I imagine Al Wylie and his son Brandon were at their kitchen table picking at a dozen well-seasoned Maryland crabs that night when the call came in. This was neither the first nor the last time they would get their hands dirty that day. It was the middle of June, just before the seasons changed shifts, the time of year when homicides and heatstrokes kept the two of them occupied. The call volume was steady and there was little time for entertaining friends, especially since they spent three or four mornings each week directing funerals and supervising burials, and most of their afternoons were busy with preparing human remains for viewing.

Later, Al and the new female apprentice he had just hired would strip down from their fancy suits into old jeans and long-sleeve shirts for a night of embalming. In the mornings, that same crab shack would be converted back into the staff cafeteria and lounge. No matter what time of day or night, one thing remained the same: Al Wylie was the boss, and the chair on the right side of the table was for him alone.

No one was ever surprised when Als pager went off in the middle of his spontaneous crab feasts. The sound of it buzzing was far too familiar. Death was just like a debt collector: It had no respect for the day or time when it called. The sound could sizzle in his pocket at his best friends wedding or shake the entire pew at church, but when death called, Al Wylie had to answer. He was always on call, and just like a doctor, hed excuse himself, check in with the operator, and graciously bow out of his activity.

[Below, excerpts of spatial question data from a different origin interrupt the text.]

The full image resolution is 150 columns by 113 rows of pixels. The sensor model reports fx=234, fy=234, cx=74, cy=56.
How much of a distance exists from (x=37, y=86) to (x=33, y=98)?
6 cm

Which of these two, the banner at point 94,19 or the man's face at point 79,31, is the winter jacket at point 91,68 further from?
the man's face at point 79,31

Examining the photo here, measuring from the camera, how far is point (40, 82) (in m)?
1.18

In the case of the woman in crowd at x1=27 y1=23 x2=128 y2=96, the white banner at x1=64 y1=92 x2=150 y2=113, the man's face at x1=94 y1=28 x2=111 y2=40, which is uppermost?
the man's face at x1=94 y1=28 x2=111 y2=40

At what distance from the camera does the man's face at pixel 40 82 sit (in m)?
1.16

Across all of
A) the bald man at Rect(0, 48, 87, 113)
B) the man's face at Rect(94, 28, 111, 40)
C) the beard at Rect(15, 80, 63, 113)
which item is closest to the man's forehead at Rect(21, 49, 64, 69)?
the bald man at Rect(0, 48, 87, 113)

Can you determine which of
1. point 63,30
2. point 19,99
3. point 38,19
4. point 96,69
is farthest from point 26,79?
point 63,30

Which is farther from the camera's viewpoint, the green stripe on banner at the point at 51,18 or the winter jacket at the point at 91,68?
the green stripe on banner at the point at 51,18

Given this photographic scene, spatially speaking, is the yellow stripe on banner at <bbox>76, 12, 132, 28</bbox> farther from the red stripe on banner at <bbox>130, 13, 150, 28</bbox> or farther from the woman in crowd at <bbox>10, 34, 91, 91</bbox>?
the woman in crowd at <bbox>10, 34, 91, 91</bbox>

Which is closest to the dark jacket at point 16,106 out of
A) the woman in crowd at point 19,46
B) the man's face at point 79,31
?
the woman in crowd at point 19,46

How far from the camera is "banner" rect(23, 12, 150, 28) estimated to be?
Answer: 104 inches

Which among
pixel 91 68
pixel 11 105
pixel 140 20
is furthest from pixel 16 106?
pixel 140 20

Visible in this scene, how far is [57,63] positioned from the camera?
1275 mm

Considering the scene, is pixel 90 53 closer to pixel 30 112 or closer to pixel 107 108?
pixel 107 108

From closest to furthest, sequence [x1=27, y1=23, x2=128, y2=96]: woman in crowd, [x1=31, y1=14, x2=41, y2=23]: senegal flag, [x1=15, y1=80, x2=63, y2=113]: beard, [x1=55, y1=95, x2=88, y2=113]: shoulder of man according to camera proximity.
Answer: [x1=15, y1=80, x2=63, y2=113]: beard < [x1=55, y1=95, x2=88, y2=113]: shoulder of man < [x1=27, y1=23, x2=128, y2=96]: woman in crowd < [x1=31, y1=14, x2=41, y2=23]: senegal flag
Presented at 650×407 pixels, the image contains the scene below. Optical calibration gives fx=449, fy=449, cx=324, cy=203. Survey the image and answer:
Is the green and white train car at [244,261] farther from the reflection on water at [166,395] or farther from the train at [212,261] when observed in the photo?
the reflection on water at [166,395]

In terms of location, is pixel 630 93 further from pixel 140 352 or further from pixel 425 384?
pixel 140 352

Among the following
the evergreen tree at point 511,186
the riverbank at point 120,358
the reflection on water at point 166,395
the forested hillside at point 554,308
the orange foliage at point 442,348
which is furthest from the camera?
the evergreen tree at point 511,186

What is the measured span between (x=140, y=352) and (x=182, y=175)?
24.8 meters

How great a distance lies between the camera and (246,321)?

Without even looking down at it, hed already know it was the answering service. When his volume of calls picked up, hed hired a twenty-four-hour live-call center that took his calls after business hours. They were the only ones who called this late in the evening. Many times he would be fast asleep when his pager began vibrating on the dresser. A call after midnight was usually for a body in a nursing home. Unlike hospitals, most nursing homes dont have refrigeration or a morgue where the body can be placed until morning.